[SOURCE MATERIAL Boundary: Start]

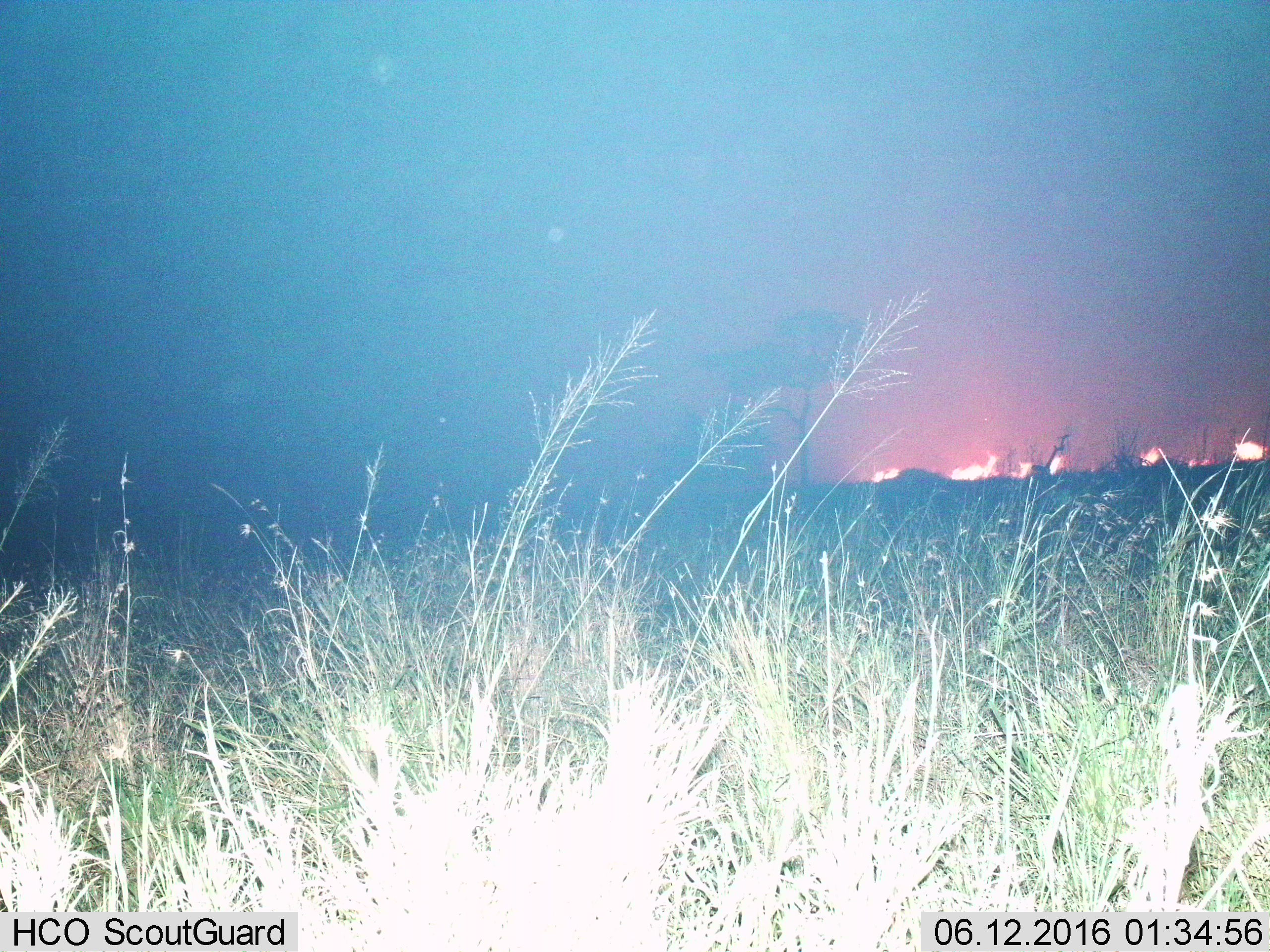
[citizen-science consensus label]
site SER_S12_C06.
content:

[SOURCE MATERIAL Boundary: End]

- **YOUR GOAL**
Excluding pictures, print all lines above exactly.

- **ANSWER SECTION**
[citizen-science consensus label]
site SER_S12_C06.
content:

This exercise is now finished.